### PROMPT
The line containing "How far is the" marks the start; return it and every line after it in the listing below, exactly, through the last.

### DATASET ROWS
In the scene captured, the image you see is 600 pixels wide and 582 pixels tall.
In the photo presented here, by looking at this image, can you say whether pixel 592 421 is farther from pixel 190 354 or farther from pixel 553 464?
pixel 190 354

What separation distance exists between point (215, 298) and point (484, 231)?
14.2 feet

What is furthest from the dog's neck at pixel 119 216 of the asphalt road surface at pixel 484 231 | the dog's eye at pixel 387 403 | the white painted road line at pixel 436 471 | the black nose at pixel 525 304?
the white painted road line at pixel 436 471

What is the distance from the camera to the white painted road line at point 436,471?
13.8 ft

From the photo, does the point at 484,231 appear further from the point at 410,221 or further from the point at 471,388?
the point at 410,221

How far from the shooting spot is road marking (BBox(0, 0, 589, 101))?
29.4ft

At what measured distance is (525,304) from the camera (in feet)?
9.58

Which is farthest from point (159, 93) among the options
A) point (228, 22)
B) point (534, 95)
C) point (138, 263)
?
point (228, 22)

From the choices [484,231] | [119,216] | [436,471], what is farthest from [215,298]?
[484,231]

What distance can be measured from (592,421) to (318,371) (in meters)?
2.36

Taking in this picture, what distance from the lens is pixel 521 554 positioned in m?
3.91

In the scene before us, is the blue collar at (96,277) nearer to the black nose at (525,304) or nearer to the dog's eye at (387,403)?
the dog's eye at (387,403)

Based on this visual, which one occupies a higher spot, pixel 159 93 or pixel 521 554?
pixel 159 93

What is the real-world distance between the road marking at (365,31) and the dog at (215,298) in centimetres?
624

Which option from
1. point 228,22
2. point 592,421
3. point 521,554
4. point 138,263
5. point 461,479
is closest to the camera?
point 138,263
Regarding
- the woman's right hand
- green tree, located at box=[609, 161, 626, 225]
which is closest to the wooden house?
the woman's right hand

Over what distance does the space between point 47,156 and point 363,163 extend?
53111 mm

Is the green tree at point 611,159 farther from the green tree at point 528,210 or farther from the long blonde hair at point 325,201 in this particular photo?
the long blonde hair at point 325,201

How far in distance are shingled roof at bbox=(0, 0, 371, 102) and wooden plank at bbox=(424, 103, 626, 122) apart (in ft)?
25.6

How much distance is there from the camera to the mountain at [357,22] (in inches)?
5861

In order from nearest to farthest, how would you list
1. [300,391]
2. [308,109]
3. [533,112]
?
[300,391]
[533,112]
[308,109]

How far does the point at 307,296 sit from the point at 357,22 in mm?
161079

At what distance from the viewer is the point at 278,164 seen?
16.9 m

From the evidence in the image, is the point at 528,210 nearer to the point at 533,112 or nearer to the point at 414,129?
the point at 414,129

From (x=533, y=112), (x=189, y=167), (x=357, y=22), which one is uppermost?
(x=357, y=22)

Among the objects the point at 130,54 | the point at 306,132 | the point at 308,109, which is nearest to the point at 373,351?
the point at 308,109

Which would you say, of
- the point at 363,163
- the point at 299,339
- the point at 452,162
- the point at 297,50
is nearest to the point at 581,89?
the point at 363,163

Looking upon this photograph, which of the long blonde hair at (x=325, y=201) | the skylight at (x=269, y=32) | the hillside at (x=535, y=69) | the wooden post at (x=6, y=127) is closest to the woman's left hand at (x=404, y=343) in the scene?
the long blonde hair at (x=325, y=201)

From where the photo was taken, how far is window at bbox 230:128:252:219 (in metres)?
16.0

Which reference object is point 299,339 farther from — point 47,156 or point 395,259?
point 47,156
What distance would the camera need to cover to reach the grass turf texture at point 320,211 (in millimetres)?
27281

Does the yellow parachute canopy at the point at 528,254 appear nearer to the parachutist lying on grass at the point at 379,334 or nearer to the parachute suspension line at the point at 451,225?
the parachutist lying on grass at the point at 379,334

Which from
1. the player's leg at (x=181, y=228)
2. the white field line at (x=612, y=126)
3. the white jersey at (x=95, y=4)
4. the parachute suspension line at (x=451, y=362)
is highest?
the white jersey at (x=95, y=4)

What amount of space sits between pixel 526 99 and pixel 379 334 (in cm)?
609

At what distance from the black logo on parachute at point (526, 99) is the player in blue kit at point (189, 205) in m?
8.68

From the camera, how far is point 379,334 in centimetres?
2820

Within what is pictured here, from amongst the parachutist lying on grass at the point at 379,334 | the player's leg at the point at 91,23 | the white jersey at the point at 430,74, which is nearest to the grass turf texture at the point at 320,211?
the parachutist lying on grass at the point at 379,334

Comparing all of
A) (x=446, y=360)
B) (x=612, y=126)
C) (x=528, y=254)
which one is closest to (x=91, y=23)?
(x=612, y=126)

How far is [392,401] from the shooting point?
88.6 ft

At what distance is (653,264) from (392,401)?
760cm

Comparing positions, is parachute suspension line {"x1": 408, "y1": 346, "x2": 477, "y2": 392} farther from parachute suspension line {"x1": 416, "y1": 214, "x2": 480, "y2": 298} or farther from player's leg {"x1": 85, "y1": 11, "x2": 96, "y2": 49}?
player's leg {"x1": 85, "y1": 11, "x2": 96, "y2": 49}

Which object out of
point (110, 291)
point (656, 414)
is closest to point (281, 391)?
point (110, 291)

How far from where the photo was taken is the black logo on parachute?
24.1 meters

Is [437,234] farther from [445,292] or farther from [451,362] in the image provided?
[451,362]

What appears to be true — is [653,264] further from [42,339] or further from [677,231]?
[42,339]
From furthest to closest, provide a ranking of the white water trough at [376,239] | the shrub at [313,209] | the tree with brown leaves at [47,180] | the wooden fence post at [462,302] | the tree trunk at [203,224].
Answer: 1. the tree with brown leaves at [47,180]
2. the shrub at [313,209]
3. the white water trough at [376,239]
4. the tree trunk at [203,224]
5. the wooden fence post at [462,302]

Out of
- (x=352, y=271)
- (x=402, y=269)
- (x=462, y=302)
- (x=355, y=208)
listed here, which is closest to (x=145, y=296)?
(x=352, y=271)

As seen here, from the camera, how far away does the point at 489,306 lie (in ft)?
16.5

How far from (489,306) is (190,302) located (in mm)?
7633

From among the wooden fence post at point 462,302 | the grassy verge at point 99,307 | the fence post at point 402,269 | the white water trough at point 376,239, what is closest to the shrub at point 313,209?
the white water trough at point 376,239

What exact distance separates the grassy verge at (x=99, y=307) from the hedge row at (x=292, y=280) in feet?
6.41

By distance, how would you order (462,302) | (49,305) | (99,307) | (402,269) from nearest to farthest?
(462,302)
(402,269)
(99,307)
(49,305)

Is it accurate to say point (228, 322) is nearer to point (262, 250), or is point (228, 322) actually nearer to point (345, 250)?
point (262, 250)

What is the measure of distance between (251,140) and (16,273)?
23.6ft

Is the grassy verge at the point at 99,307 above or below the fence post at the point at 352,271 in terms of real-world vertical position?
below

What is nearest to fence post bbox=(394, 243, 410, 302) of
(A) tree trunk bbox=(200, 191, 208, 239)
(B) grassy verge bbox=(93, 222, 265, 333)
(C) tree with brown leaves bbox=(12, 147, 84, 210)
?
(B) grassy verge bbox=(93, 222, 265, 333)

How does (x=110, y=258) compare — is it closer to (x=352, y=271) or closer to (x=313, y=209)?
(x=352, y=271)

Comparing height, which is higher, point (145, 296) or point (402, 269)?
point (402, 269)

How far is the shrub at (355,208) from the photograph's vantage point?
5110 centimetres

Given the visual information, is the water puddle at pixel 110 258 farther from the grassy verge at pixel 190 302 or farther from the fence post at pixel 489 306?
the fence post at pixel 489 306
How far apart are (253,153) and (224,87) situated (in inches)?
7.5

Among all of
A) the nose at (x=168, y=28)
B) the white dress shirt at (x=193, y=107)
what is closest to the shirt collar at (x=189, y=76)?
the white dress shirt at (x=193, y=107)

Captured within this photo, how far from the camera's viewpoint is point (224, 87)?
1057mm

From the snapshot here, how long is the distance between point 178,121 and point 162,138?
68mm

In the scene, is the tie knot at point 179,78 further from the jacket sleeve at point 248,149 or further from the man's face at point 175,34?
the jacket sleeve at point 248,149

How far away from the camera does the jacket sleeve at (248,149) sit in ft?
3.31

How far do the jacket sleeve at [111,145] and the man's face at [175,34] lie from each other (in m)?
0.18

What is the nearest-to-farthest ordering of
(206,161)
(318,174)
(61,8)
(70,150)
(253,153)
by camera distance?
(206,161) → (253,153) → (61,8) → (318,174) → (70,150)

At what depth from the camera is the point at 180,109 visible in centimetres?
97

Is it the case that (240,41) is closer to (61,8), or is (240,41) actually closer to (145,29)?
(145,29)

### SOLUTION TO THIS PROBLEM
How far is the shrub at (355,208) from the photograph's vantage point?
5110 centimetres

Given the visual information, is the water puddle at pixel 110 258 farther from the grassy verge at pixel 190 302 or farther from the fence post at pixel 489 306?
the fence post at pixel 489 306
How far apart are (253,153) and (224,87) situated (in inches)?
7.5

Among all of
A) the nose at (x=168, y=28)
B) the white dress shirt at (x=193, y=107)
what is closest to the shirt collar at (x=189, y=76)?
the white dress shirt at (x=193, y=107)

Captured within this photo, how far from the camera's viewpoint is point (224, 87)?
1057mm

From the snapshot here, how long is the distance between point 178,121 and point 162,138?
68mm

In the scene, is the tie knot at point 179,78 further from the jacket sleeve at point 248,149 or further from the man's face at point 175,34?
the jacket sleeve at point 248,149

How far away from the camera does the jacket sleeve at (248,149) sit in ft?
3.31

How far do the jacket sleeve at [111,145] and the man's face at [175,34] lie from each other (in m)?
0.18

What is the nearest-to-farthest ordering of
(206,161)
(318,174)
(61,8)
(70,150)
(253,153)
by camera distance?
(206,161) → (253,153) → (61,8) → (318,174) → (70,150)

At what depth from the camera is the point at 180,109 visible in centimetres?
97

Is it the case that (240,41) is closer to (61,8), or is (240,41) actually closer to (145,29)?
(145,29)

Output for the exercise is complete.